> _ARTICLE_
* begin *

Hey folks,

I overeagerly reviewed and submitted a change[1] lately, that set the
column limit for our C code to 96. My reasoning was that we already
live a "soft" limit of 80 chars and that tools shouldn't complain about
every single 8x-chars line (personally, I find this quite annoying
during review). What I missed is that people use the limit to format
code automatically, resulting in less line breaks, even if they'd make
sense for readability.

I don't want to start a discussion about line length here! If we are
going to use tools for automatic formatting, we will be limited by the
tool's capabilities. So it doesn't make any sense to discuss rules
before we know if our tools will allow us to follow them.

So what we should discuss first: if we want to let tools format our
code for us. I'll just note some questions/ideas for now. Will try to
have an opinion on them later. They are not all mutually exclusive.

Do we want to enforce a single editor / IDE + configuration for coreboot
contributions? For instance, Vim is quite configurable and helpful when
writing code. This could make all tools for later processing unneces-
sary.

* end *

> _EXERCISE OBJECTIVE_
In the message about automatic code formatting, what column limit did the submitted change set for the C code?

Stored records
* begin *

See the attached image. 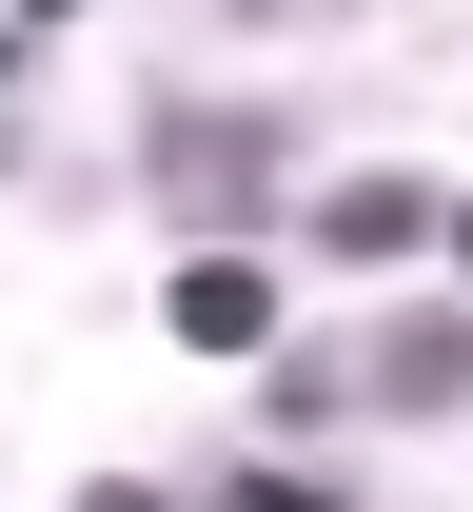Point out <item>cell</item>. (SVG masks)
<instances>
[{"label":"cell","mask_w":473,"mask_h":512,"mask_svg":"<svg viewBox=\"0 0 473 512\" xmlns=\"http://www.w3.org/2000/svg\"><path fill=\"white\" fill-rule=\"evenodd\" d=\"M276 158H296V119H257V99H158V119H138V178H158V217H178L198 256L257 237Z\"/></svg>","instance_id":"cell-1"},{"label":"cell","mask_w":473,"mask_h":512,"mask_svg":"<svg viewBox=\"0 0 473 512\" xmlns=\"http://www.w3.org/2000/svg\"><path fill=\"white\" fill-rule=\"evenodd\" d=\"M355 394H375V414H454L473 394V296H414V316L355 355Z\"/></svg>","instance_id":"cell-2"},{"label":"cell","mask_w":473,"mask_h":512,"mask_svg":"<svg viewBox=\"0 0 473 512\" xmlns=\"http://www.w3.org/2000/svg\"><path fill=\"white\" fill-rule=\"evenodd\" d=\"M158 316H178V355H276V276H257V256H178Z\"/></svg>","instance_id":"cell-3"},{"label":"cell","mask_w":473,"mask_h":512,"mask_svg":"<svg viewBox=\"0 0 473 512\" xmlns=\"http://www.w3.org/2000/svg\"><path fill=\"white\" fill-rule=\"evenodd\" d=\"M316 256H336V276H395V256H434V197L414 178H336L316 197Z\"/></svg>","instance_id":"cell-4"},{"label":"cell","mask_w":473,"mask_h":512,"mask_svg":"<svg viewBox=\"0 0 473 512\" xmlns=\"http://www.w3.org/2000/svg\"><path fill=\"white\" fill-rule=\"evenodd\" d=\"M336 394H355V355H316V335H276V355H257V414H276V434H316Z\"/></svg>","instance_id":"cell-5"},{"label":"cell","mask_w":473,"mask_h":512,"mask_svg":"<svg viewBox=\"0 0 473 512\" xmlns=\"http://www.w3.org/2000/svg\"><path fill=\"white\" fill-rule=\"evenodd\" d=\"M198 512H336V493H316V473H217Z\"/></svg>","instance_id":"cell-6"},{"label":"cell","mask_w":473,"mask_h":512,"mask_svg":"<svg viewBox=\"0 0 473 512\" xmlns=\"http://www.w3.org/2000/svg\"><path fill=\"white\" fill-rule=\"evenodd\" d=\"M79 512H158V493H138V473H99V493H79Z\"/></svg>","instance_id":"cell-7"},{"label":"cell","mask_w":473,"mask_h":512,"mask_svg":"<svg viewBox=\"0 0 473 512\" xmlns=\"http://www.w3.org/2000/svg\"><path fill=\"white\" fill-rule=\"evenodd\" d=\"M434 237H454V276H473V197H454V217H434Z\"/></svg>","instance_id":"cell-8"},{"label":"cell","mask_w":473,"mask_h":512,"mask_svg":"<svg viewBox=\"0 0 473 512\" xmlns=\"http://www.w3.org/2000/svg\"><path fill=\"white\" fill-rule=\"evenodd\" d=\"M0 79H20V20H0Z\"/></svg>","instance_id":"cell-9"}]
</instances>
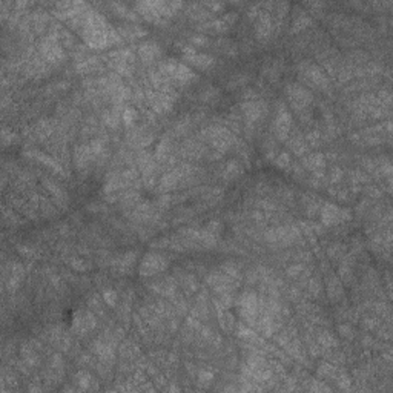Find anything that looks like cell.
Here are the masks:
<instances>
[{
    "label": "cell",
    "instance_id": "cell-1",
    "mask_svg": "<svg viewBox=\"0 0 393 393\" xmlns=\"http://www.w3.org/2000/svg\"><path fill=\"white\" fill-rule=\"evenodd\" d=\"M180 6H181L180 2H160V0H157V2L146 0V2L135 3L137 11L142 14L145 19H148L154 23L164 22L167 17H171L175 12V9Z\"/></svg>",
    "mask_w": 393,
    "mask_h": 393
},
{
    "label": "cell",
    "instance_id": "cell-2",
    "mask_svg": "<svg viewBox=\"0 0 393 393\" xmlns=\"http://www.w3.org/2000/svg\"><path fill=\"white\" fill-rule=\"evenodd\" d=\"M298 77L303 80L304 86H314L318 89H326L329 86V77L319 65L304 60L298 65Z\"/></svg>",
    "mask_w": 393,
    "mask_h": 393
},
{
    "label": "cell",
    "instance_id": "cell-3",
    "mask_svg": "<svg viewBox=\"0 0 393 393\" xmlns=\"http://www.w3.org/2000/svg\"><path fill=\"white\" fill-rule=\"evenodd\" d=\"M203 137L214 146L220 154L231 149L235 145V135L224 126H209L203 131Z\"/></svg>",
    "mask_w": 393,
    "mask_h": 393
},
{
    "label": "cell",
    "instance_id": "cell-4",
    "mask_svg": "<svg viewBox=\"0 0 393 393\" xmlns=\"http://www.w3.org/2000/svg\"><path fill=\"white\" fill-rule=\"evenodd\" d=\"M284 92H286L289 105L297 112L304 111L314 102L312 91H309L304 85H301V83H287Z\"/></svg>",
    "mask_w": 393,
    "mask_h": 393
},
{
    "label": "cell",
    "instance_id": "cell-5",
    "mask_svg": "<svg viewBox=\"0 0 393 393\" xmlns=\"http://www.w3.org/2000/svg\"><path fill=\"white\" fill-rule=\"evenodd\" d=\"M160 71L169 79V80H175L180 83H186L189 80H192L195 77L194 71L185 63H181L178 60H172L167 59L164 62L160 63Z\"/></svg>",
    "mask_w": 393,
    "mask_h": 393
},
{
    "label": "cell",
    "instance_id": "cell-6",
    "mask_svg": "<svg viewBox=\"0 0 393 393\" xmlns=\"http://www.w3.org/2000/svg\"><path fill=\"white\" fill-rule=\"evenodd\" d=\"M318 214H319L321 223L324 224V226H336V224L349 221L352 218V212H350L349 209H343L330 201L322 204L321 209L318 210Z\"/></svg>",
    "mask_w": 393,
    "mask_h": 393
},
{
    "label": "cell",
    "instance_id": "cell-7",
    "mask_svg": "<svg viewBox=\"0 0 393 393\" xmlns=\"http://www.w3.org/2000/svg\"><path fill=\"white\" fill-rule=\"evenodd\" d=\"M167 266H169V263H167L166 257L157 254V252H148L138 264V274L142 276H154L166 271Z\"/></svg>",
    "mask_w": 393,
    "mask_h": 393
},
{
    "label": "cell",
    "instance_id": "cell-8",
    "mask_svg": "<svg viewBox=\"0 0 393 393\" xmlns=\"http://www.w3.org/2000/svg\"><path fill=\"white\" fill-rule=\"evenodd\" d=\"M292 114L290 111L286 108L283 102H278L276 111H275V117H274V132L278 140H284L289 138L290 129H292Z\"/></svg>",
    "mask_w": 393,
    "mask_h": 393
},
{
    "label": "cell",
    "instance_id": "cell-9",
    "mask_svg": "<svg viewBox=\"0 0 393 393\" xmlns=\"http://www.w3.org/2000/svg\"><path fill=\"white\" fill-rule=\"evenodd\" d=\"M40 54L43 55V59L46 62H51V63H57V62L65 59V51H63L62 41L59 40L57 36L52 34V33L41 40Z\"/></svg>",
    "mask_w": 393,
    "mask_h": 393
},
{
    "label": "cell",
    "instance_id": "cell-10",
    "mask_svg": "<svg viewBox=\"0 0 393 393\" xmlns=\"http://www.w3.org/2000/svg\"><path fill=\"white\" fill-rule=\"evenodd\" d=\"M183 60L188 62L192 66H196L198 69H210L215 65V57L207 52H201L192 45H186L181 49Z\"/></svg>",
    "mask_w": 393,
    "mask_h": 393
},
{
    "label": "cell",
    "instance_id": "cell-11",
    "mask_svg": "<svg viewBox=\"0 0 393 393\" xmlns=\"http://www.w3.org/2000/svg\"><path fill=\"white\" fill-rule=\"evenodd\" d=\"M241 111L243 116L249 123H255L258 120H261L266 112H268V105H266L264 100L261 98H250V100H244L241 105Z\"/></svg>",
    "mask_w": 393,
    "mask_h": 393
},
{
    "label": "cell",
    "instance_id": "cell-12",
    "mask_svg": "<svg viewBox=\"0 0 393 393\" xmlns=\"http://www.w3.org/2000/svg\"><path fill=\"white\" fill-rule=\"evenodd\" d=\"M238 311H240L241 316L247 322H254L258 314V297L254 292H246L241 295L240 301H238Z\"/></svg>",
    "mask_w": 393,
    "mask_h": 393
},
{
    "label": "cell",
    "instance_id": "cell-13",
    "mask_svg": "<svg viewBox=\"0 0 393 393\" xmlns=\"http://www.w3.org/2000/svg\"><path fill=\"white\" fill-rule=\"evenodd\" d=\"M97 326V319L92 315V312L85 311V309H79L73 316V329L79 335H85L89 330H92Z\"/></svg>",
    "mask_w": 393,
    "mask_h": 393
},
{
    "label": "cell",
    "instance_id": "cell-14",
    "mask_svg": "<svg viewBox=\"0 0 393 393\" xmlns=\"http://www.w3.org/2000/svg\"><path fill=\"white\" fill-rule=\"evenodd\" d=\"M207 283L218 295L221 293H231L235 289V279L224 272H214L207 276Z\"/></svg>",
    "mask_w": 393,
    "mask_h": 393
},
{
    "label": "cell",
    "instance_id": "cell-15",
    "mask_svg": "<svg viewBox=\"0 0 393 393\" xmlns=\"http://www.w3.org/2000/svg\"><path fill=\"white\" fill-rule=\"evenodd\" d=\"M148 100L157 112H166L171 109L175 98L171 91H156V92L151 91L148 92Z\"/></svg>",
    "mask_w": 393,
    "mask_h": 393
},
{
    "label": "cell",
    "instance_id": "cell-16",
    "mask_svg": "<svg viewBox=\"0 0 393 393\" xmlns=\"http://www.w3.org/2000/svg\"><path fill=\"white\" fill-rule=\"evenodd\" d=\"M25 156L28 158H31L37 163H41L43 166H46L48 169H51L52 172L55 174H63V167L62 164L57 161V160H54L52 157H49L48 154L45 152H41V151H37V149H30V151H25Z\"/></svg>",
    "mask_w": 393,
    "mask_h": 393
},
{
    "label": "cell",
    "instance_id": "cell-17",
    "mask_svg": "<svg viewBox=\"0 0 393 393\" xmlns=\"http://www.w3.org/2000/svg\"><path fill=\"white\" fill-rule=\"evenodd\" d=\"M41 183H43V188L49 192V195L52 196V201L57 203L60 207H65L69 201V196H68V192L60 186L55 183L54 180L51 178H43L41 180Z\"/></svg>",
    "mask_w": 393,
    "mask_h": 393
},
{
    "label": "cell",
    "instance_id": "cell-18",
    "mask_svg": "<svg viewBox=\"0 0 393 393\" xmlns=\"http://www.w3.org/2000/svg\"><path fill=\"white\" fill-rule=\"evenodd\" d=\"M160 55H161L160 45L152 40H146L143 43H140L138 46V57L146 63L156 62L157 59H160Z\"/></svg>",
    "mask_w": 393,
    "mask_h": 393
},
{
    "label": "cell",
    "instance_id": "cell-19",
    "mask_svg": "<svg viewBox=\"0 0 393 393\" xmlns=\"http://www.w3.org/2000/svg\"><path fill=\"white\" fill-rule=\"evenodd\" d=\"M236 19H238V14H236L235 11H229V12H226V14H223L221 17L214 19V20H210V22L204 23L206 26H203V28H207V30H214V31L221 33V31L229 30V28L236 22Z\"/></svg>",
    "mask_w": 393,
    "mask_h": 393
},
{
    "label": "cell",
    "instance_id": "cell-20",
    "mask_svg": "<svg viewBox=\"0 0 393 393\" xmlns=\"http://www.w3.org/2000/svg\"><path fill=\"white\" fill-rule=\"evenodd\" d=\"M303 166L306 169L315 172H322L326 167V157L321 152H311L303 157Z\"/></svg>",
    "mask_w": 393,
    "mask_h": 393
},
{
    "label": "cell",
    "instance_id": "cell-21",
    "mask_svg": "<svg viewBox=\"0 0 393 393\" xmlns=\"http://www.w3.org/2000/svg\"><path fill=\"white\" fill-rule=\"evenodd\" d=\"M255 28H257V34L260 39H268L271 37L272 31H274V22H272V17L268 11H263L257 16V20H255Z\"/></svg>",
    "mask_w": 393,
    "mask_h": 393
},
{
    "label": "cell",
    "instance_id": "cell-22",
    "mask_svg": "<svg viewBox=\"0 0 393 393\" xmlns=\"http://www.w3.org/2000/svg\"><path fill=\"white\" fill-rule=\"evenodd\" d=\"M92 158H95L94 157V154H92V151H91V148H89V143L88 145H80V146H77L76 148V151H74V163L77 164V167H86L91 161H92Z\"/></svg>",
    "mask_w": 393,
    "mask_h": 393
},
{
    "label": "cell",
    "instance_id": "cell-23",
    "mask_svg": "<svg viewBox=\"0 0 393 393\" xmlns=\"http://www.w3.org/2000/svg\"><path fill=\"white\" fill-rule=\"evenodd\" d=\"M94 354L98 356V359H102L105 362H111L114 359V349L111 347L109 343H103V341H95L92 346Z\"/></svg>",
    "mask_w": 393,
    "mask_h": 393
},
{
    "label": "cell",
    "instance_id": "cell-24",
    "mask_svg": "<svg viewBox=\"0 0 393 393\" xmlns=\"http://www.w3.org/2000/svg\"><path fill=\"white\" fill-rule=\"evenodd\" d=\"M146 34H148V31L140 25H121L118 28V36L124 37V39H138V37H143Z\"/></svg>",
    "mask_w": 393,
    "mask_h": 393
},
{
    "label": "cell",
    "instance_id": "cell-25",
    "mask_svg": "<svg viewBox=\"0 0 393 393\" xmlns=\"http://www.w3.org/2000/svg\"><path fill=\"white\" fill-rule=\"evenodd\" d=\"M243 172H244L243 164L238 161V160H231V161L226 163V166H224L223 177L226 178V180H235V178H238L240 175H243Z\"/></svg>",
    "mask_w": 393,
    "mask_h": 393
},
{
    "label": "cell",
    "instance_id": "cell-26",
    "mask_svg": "<svg viewBox=\"0 0 393 393\" xmlns=\"http://www.w3.org/2000/svg\"><path fill=\"white\" fill-rule=\"evenodd\" d=\"M327 292H329L330 300H333V301H336V300H340V298H341V295H343V283H341V279H340L338 276L332 275V276L329 278Z\"/></svg>",
    "mask_w": 393,
    "mask_h": 393
},
{
    "label": "cell",
    "instance_id": "cell-27",
    "mask_svg": "<svg viewBox=\"0 0 393 393\" xmlns=\"http://www.w3.org/2000/svg\"><path fill=\"white\" fill-rule=\"evenodd\" d=\"M289 140V148L290 151H293L297 156H304L309 149V143L306 142V138L303 135H295L292 138H287Z\"/></svg>",
    "mask_w": 393,
    "mask_h": 393
},
{
    "label": "cell",
    "instance_id": "cell-28",
    "mask_svg": "<svg viewBox=\"0 0 393 393\" xmlns=\"http://www.w3.org/2000/svg\"><path fill=\"white\" fill-rule=\"evenodd\" d=\"M123 111V109H121ZM121 111H120V106H116V109H109L103 114V121L111 126L112 129H116L120 126L121 123Z\"/></svg>",
    "mask_w": 393,
    "mask_h": 393
},
{
    "label": "cell",
    "instance_id": "cell-29",
    "mask_svg": "<svg viewBox=\"0 0 393 393\" xmlns=\"http://www.w3.org/2000/svg\"><path fill=\"white\" fill-rule=\"evenodd\" d=\"M76 378H77V384L81 390H89L95 384V380L92 378V375L86 370H80Z\"/></svg>",
    "mask_w": 393,
    "mask_h": 393
},
{
    "label": "cell",
    "instance_id": "cell-30",
    "mask_svg": "<svg viewBox=\"0 0 393 393\" xmlns=\"http://www.w3.org/2000/svg\"><path fill=\"white\" fill-rule=\"evenodd\" d=\"M135 258H137V254L135 252H126V254H123L118 260H117V266H118V269L120 271H128L131 269L134 263H135Z\"/></svg>",
    "mask_w": 393,
    "mask_h": 393
},
{
    "label": "cell",
    "instance_id": "cell-31",
    "mask_svg": "<svg viewBox=\"0 0 393 393\" xmlns=\"http://www.w3.org/2000/svg\"><path fill=\"white\" fill-rule=\"evenodd\" d=\"M138 118V112L132 106H124L121 111V121L124 126H132Z\"/></svg>",
    "mask_w": 393,
    "mask_h": 393
},
{
    "label": "cell",
    "instance_id": "cell-32",
    "mask_svg": "<svg viewBox=\"0 0 393 393\" xmlns=\"http://www.w3.org/2000/svg\"><path fill=\"white\" fill-rule=\"evenodd\" d=\"M111 6L116 9V12L118 14V16L126 17V19H131V20H137V12L132 11V9H129L126 5L118 3V2H114V3H111Z\"/></svg>",
    "mask_w": 393,
    "mask_h": 393
},
{
    "label": "cell",
    "instance_id": "cell-33",
    "mask_svg": "<svg viewBox=\"0 0 393 393\" xmlns=\"http://www.w3.org/2000/svg\"><path fill=\"white\" fill-rule=\"evenodd\" d=\"M169 154H171V142L167 138H163L161 142L158 143V146H157L156 157H157V160L163 161V160H166L167 157H169Z\"/></svg>",
    "mask_w": 393,
    "mask_h": 393
},
{
    "label": "cell",
    "instance_id": "cell-34",
    "mask_svg": "<svg viewBox=\"0 0 393 393\" xmlns=\"http://www.w3.org/2000/svg\"><path fill=\"white\" fill-rule=\"evenodd\" d=\"M272 160H274V164L276 167H279V169H286V167H289L292 164V158L289 156V152H286V151L278 152Z\"/></svg>",
    "mask_w": 393,
    "mask_h": 393
},
{
    "label": "cell",
    "instance_id": "cell-35",
    "mask_svg": "<svg viewBox=\"0 0 393 393\" xmlns=\"http://www.w3.org/2000/svg\"><path fill=\"white\" fill-rule=\"evenodd\" d=\"M279 73H281V66H279V63L276 62H272L269 63L268 66L264 68V76L268 77L271 81H275L279 79Z\"/></svg>",
    "mask_w": 393,
    "mask_h": 393
},
{
    "label": "cell",
    "instance_id": "cell-36",
    "mask_svg": "<svg viewBox=\"0 0 393 393\" xmlns=\"http://www.w3.org/2000/svg\"><path fill=\"white\" fill-rule=\"evenodd\" d=\"M312 23V19L309 17V16H298L297 19L293 20V25H292V33H298L301 30H304V28H307L309 25Z\"/></svg>",
    "mask_w": 393,
    "mask_h": 393
},
{
    "label": "cell",
    "instance_id": "cell-37",
    "mask_svg": "<svg viewBox=\"0 0 393 393\" xmlns=\"http://www.w3.org/2000/svg\"><path fill=\"white\" fill-rule=\"evenodd\" d=\"M98 65H100V60L95 59V57H91L88 60L80 62L77 65V69H79V71H81V73H89V71H92V69H95Z\"/></svg>",
    "mask_w": 393,
    "mask_h": 393
},
{
    "label": "cell",
    "instance_id": "cell-38",
    "mask_svg": "<svg viewBox=\"0 0 393 393\" xmlns=\"http://www.w3.org/2000/svg\"><path fill=\"white\" fill-rule=\"evenodd\" d=\"M220 271L224 272L226 275H229V276H232L234 279H238V278H240V275H241L240 274V268H238V266L234 264V263H224Z\"/></svg>",
    "mask_w": 393,
    "mask_h": 393
},
{
    "label": "cell",
    "instance_id": "cell-39",
    "mask_svg": "<svg viewBox=\"0 0 393 393\" xmlns=\"http://www.w3.org/2000/svg\"><path fill=\"white\" fill-rule=\"evenodd\" d=\"M218 89L217 88H214V86H209V88H206L203 92H201V100L203 102H206V103H214L217 98H218Z\"/></svg>",
    "mask_w": 393,
    "mask_h": 393
},
{
    "label": "cell",
    "instance_id": "cell-40",
    "mask_svg": "<svg viewBox=\"0 0 393 393\" xmlns=\"http://www.w3.org/2000/svg\"><path fill=\"white\" fill-rule=\"evenodd\" d=\"M117 300H118V295L114 289H105L103 290V301L109 307H114L117 304Z\"/></svg>",
    "mask_w": 393,
    "mask_h": 393
},
{
    "label": "cell",
    "instance_id": "cell-41",
    "mask_svg": "<svg viewBox=\"0 0 393 393\" xmlns=\"http://www.w3.org/2000/svg\"><path fill=\"white\" fill-rule=\"evenodd\" d=\"M249 80V76H246L244 73H240V74H235L231 80H229V88H238V86H244Z\"/></svg>",
    "mask_w": 393,
    "mask_h": 393
},
{
    "label": "cell",
    "instance_id": "cell-42",
    "mask_svg": "<svg viewBox=\"0 0 393 393\" xmlns=\"http://www.w3.org/2000/svg\"><path fill=\"white\" fill-rule=\"evenodd\" d=\"M238 336H240V338H244V340H254V338H257V333L252 330L250 327H246L244 324H240V326H238Z\"/></svg>",
    "mask_w": 393,
    "mask_h": 393
},
{
    "label": "cell",
    "instance_id": "cell-43",
    "mask_svg": "<svg viewBox=\"0 0 393 393\" xmlns=\"http://www.w3.org/2000/svg\"><path fill=\"white\" fill-rule=\"evenodd\" d=\"M220 324H221V327H223L224 330H231V329L234 327L235 322H234L231 314H228V312H221V315H220Z\"/></svg>",
    "mask_w": 393,
    "mask_h": 393
},
{
    "label": "cell",
    "instance_id": "cell-44",
    "mask_svg": "<svg viewBox=\"0 0 393 393\" xmlns=\"http://www.w3.org/2000/svg\"><path fill=\"white\" fill-rule=\"evenodd\" d=\"M212 380H214V373L212 372H209V370H200V373H198V384L200 386L206 387V386H209L210 383H212Z\"/></svg>",
    "mask_w": 393,
    "mask_h": 393
},
{
    "label": "cell",
    "instance_id": "cell-45",
    "mask_svg": "<svg viewBox=\"0 0 393 393\" xmlns=\"http://www.w3.org/2000/svg\"><path fill=\"white\" fill-rule=\"evenodd\" d=\"M318 373H319L321 376H324V378H332V376L336 375V370H335V367L332 366V364L324 362V364H321V366H319Z\"/></svg>",
    "mask_w": 393,
    "mask_h": 393
},
{
    "label": "cell",
    "instance_id": "cell-46",
    "mask_svg": "<svg viewBox=\"0 0 393 393\" xmlns=\"http://www.w3.org/2000/svg\"><path fill=\"white\" fill-rule=\"evenodd\" d=\"M69 266H71V268H74L76 271H80V272H83V271L89 269V264H88L86 261H83L81 258H74V260H69Z\"/></svg>",
    "mask_w": 393,
    "mask_h": 393
},
{
    "label": "cell",
    "instance_id": "cell-47",
    "mask_svg": "<svg viewBox=\"0 0 393 393\" xmlns=\"http://www.w3.org/2000/svg\"><path fill=\"white\" fill-rule=\"evenodd\" d=\"M204 229H207L210 234H214V235H217V236H218V234L223 231V224H221L218 220H212V221H210V223L207 224V226H206Z\"/></svg>",
    "mask_w": 393,
    "mask_h": 393
},
{
    "label": "cell",
    "instance_id": "cell-48",
    "mask_svg": "<svg viewBox=\"0 0 393 393\" xmlns=\"http://www.w3.org/2000/svg\"><path fill=\"white\" fill-rule=\"evenodd\" d=\"M191 43H192V46H204V45H207L209 43V39L206 37V36H192L191 37Z\"/></svg>",
    "mask_w": 393,
    "mask_h": 393
},
{
    "label": "cell",
    "instance_id": "cell-49",
    "mask_svg": "<svg viewBox=\"0 0 393 393\" xmlns=\"http://www.w3.org/2000/svg\"><path fill=\"white\" fill-rule=\"evenodd\" d=\"M319 343H321V346H326V347H330V346H335L336 344V341L332 338L329 333H322L319 336Z\"/></svg>",
    "mask_w": 393,
    "mask_h": 393
},
{
    "label": "cell",
    "instance_id": "cell-50",
    "mask_svg": "<svg viewBox=\"0 0 393 393\" xmlns=\"http://www.w3.org/2000/svg\"><path fill=\"white\" fill-rule=\"evenodd\" d=\"M306 142H307V143H311V145H318V142H319V132H318V131L309 132V134L306 135Z\"/></svg>",
    "mask_w": 393,
    "mask_h": 393
},
{
    "label": "cell",
    "instance_id": "cell-51",
    "mask_svg": "<svg viewBox=\"0 0 393 393\" xmlns=\"http://www.w3.org/2000/svg\"><path fill=\"white\" fill-rule=\"evenodd\" d=\"M2 140H3L5 145H9L12 140H14V132L9 131V129H6V128H3V131H2Z\"/></svg>",
    "mask_w": 393,
    "mask_h": 393
},
{
    "label": "cell",
    "instance_id": "cell-52",
    "mask_svg": "<svg viewBox=\"0 0 393 393\" xmlns=\"http://www.w3.org/2000/svg\"><path fill=\"white\" fill-rule=\"evenodd\" d=\"M340 333L343 335V336H346V338H354V333H352V327L350 326H347V324H341L340 326Z\"/></svg>",
    "mask_w": 393,
    "mask_h": 393
},
{
    "label": "cell",
    "instance_id": "cell-53",
    "mask_svg": "<svg viewBox=\"0 0 393 393\" xmlns=\"http://www.w3.org/2000/svg\"><path fill=\"white\" fill-rule=\"evenodd\" d=\"M207 8H209V11H220V9H223L224 8V3H221V2H206L204 3Z\"/></svg>",
    "mask_w": 393,
    "mask_h": 393
},
{
    "label": "cell",
    "instance_id": "cell-54",
    "mask_svg": "<svg viewBox=\"0 0 393 393\" xmlns=\"http://www.w3.org/2000/svg\"><path fill=\"white\" fill-rule=\"evenodd\" d=\"M301 269H303V266L301 264H297V266H290V268L287 269V274L290 275V276H297V275H300V272H301Z\"/></svg>",
    "mask_w": 393,
    "mask_h": 393
},
{
    "label": "cell",
    "instance_id": "cell-55",
    "mask_svg": "<svg viewBox=\"0 0 393 393\" xmlns=\"http://www.w3.org/2000/svg\"><path fill=\"white\" fill-rule=\"evenodd\" d=\"M341 177H343L341 169H340V167H335V169H333V174L330 175V180H332V181H338Z\"/></svg>",
    "mask_w": 393,
    "mask_h": 393
}]
</instances>
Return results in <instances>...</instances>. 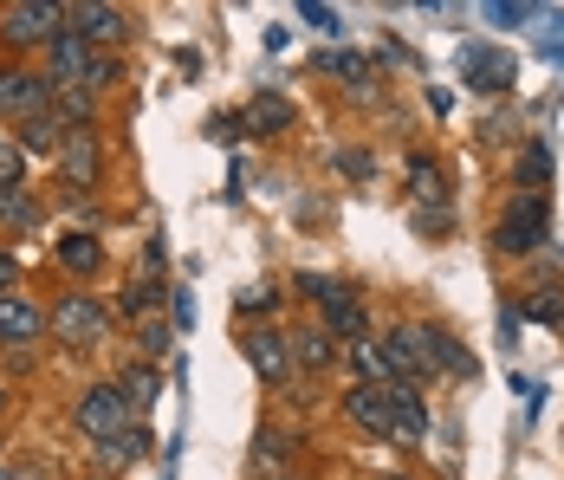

* end *

> _EXERCISE RESPONSE_
96 characters.